Le centre de Sangatte, pour ceux qui y parviennent avec l’objectif de gagner l’Angleterre, constitue la dernière étape. Là encore, le passage reste l’apanage des passeurs, et leur pouvoir sur ce point est intact. Les conditions à l’intérieur même du centre ne placent pas les migrants dans une situation de moindre dépendance à leur égard. La quasi-totalité des conflits qui y ont vu le jour ont eu pour fait déclencheur des rivalités entre passeurs pour le maintien du monopole du passage. Depuis l’annonce de la fermeture du centre, avec la mise en place de nouvelles mesures renforçant l’inviolabilité des points de passage, celui-ci est devenu encore plus difficile. Et le recours au passeur encore plus nécessaire.
Un durcissement de la législation en matière d’asile et d’immigration est objectivement un leurre. Croire que le droit et la morale sont ici dissuasifs relève de la naïveté politique et de l’ignorance sociologique. Toute production ou toute modification législative dans une perspective répressive entraîne aussitôt, en « face », la production de stratégies adaptatives. En « face », ce sont ceux que l’on appelle ordinairement les « filières mafieuses ». Elles aussi, comme n’importe quelle entreprise fondée sur l’illégalité, mobilisent la science et la technique au profit de leur « commerce ». Dans ce cadre-là, ici comme ailleurs, l’expertise et le conseil juridique jouent sans aucun doute un rôle fondamental. Peut-être, et c’est une hypothèse qui nous semble devoir être envisagée tout à fait sérieusement, que la liberté de circulation des personnes serait un mécanisme fatal pour ces entreprises mafieuses. Et les Etats auraient tout à y gagner sur un plan économique, en particulier dans le domaine des transports publics, mais aussi en termes de sécurité publique. ;
Notes
[1] Toutes les citations de cet article sont extraites d’une série d’entretiens réalisés dans le cadre d’un ouvrage à paraître écrit par Laurette Mokrani.

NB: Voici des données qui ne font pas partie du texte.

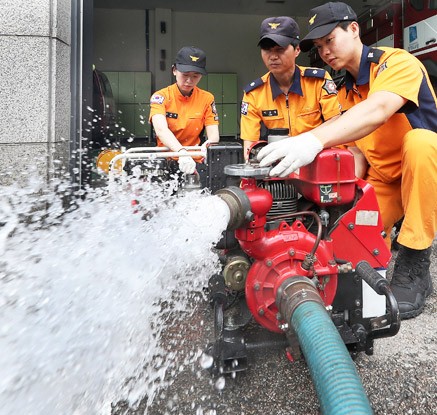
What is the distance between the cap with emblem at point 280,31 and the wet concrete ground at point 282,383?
1732 millimetres

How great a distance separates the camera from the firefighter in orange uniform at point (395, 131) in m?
1.68

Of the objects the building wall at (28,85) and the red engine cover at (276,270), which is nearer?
the red engine cover at (276,270)

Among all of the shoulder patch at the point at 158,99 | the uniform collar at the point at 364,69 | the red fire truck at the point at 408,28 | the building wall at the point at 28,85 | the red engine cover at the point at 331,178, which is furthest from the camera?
the red fire truck at the point at 408,28

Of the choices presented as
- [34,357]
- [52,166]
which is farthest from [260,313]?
[52,166]

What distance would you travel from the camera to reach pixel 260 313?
145 centimetres

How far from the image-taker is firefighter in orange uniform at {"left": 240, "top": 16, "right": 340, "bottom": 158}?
2545 millimetres

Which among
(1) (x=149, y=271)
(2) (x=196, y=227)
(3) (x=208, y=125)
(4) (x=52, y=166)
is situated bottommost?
(1) (x=149, y=271)

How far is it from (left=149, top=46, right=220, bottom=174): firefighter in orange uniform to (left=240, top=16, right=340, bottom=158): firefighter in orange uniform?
0.67 meters

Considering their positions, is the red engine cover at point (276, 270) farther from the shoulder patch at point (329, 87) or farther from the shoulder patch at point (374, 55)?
the shoulder patch at point (329, 87)

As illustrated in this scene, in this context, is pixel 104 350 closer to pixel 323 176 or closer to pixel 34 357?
pixel 34 357

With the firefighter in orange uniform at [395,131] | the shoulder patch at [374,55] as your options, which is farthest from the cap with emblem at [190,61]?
the shoulder patch at [374,55]

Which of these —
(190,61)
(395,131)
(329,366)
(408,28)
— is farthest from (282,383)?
(408,28)

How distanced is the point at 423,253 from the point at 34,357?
6.00 feet

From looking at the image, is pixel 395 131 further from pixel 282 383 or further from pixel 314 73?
pixel 282 383
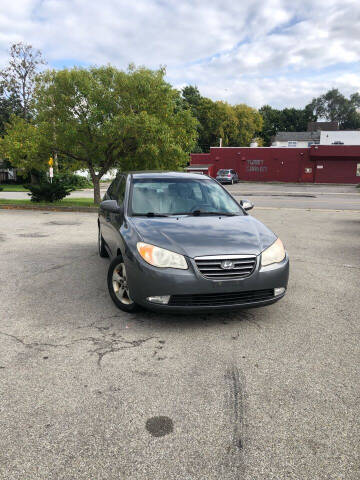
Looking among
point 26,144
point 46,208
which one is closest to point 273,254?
point 46,208

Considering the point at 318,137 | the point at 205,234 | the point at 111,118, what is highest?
the point at 318,137

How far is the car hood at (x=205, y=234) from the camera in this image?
3977mm

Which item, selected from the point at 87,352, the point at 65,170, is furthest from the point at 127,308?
the point at 65,170

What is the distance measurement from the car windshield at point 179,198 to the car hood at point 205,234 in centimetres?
32

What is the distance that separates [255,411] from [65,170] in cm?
1688

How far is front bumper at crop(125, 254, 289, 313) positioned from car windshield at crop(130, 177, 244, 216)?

[2] Ce trafic et cette exploitation d’êtres humains représentent des sommes considérables. Un bref calcul, même approximatif, peut donner l’enjeu financier lié à ce « commerce ». A raison d’une vingtaine de passages par nuit pour l’Angleterre (probablement beaucoup moins ces dernières semaines) et de 600 dollars en moyenne le passage, les chefs de réseaux de passeurs locaux peuvent empocher plus de 12 000 dollars en une nuit. En une semaine, cela représente quelques 84 000 dollars. Ce décompte, au moins jusqu’au second trimestre de 2002, est probablement nettement en-dessous de la réalité.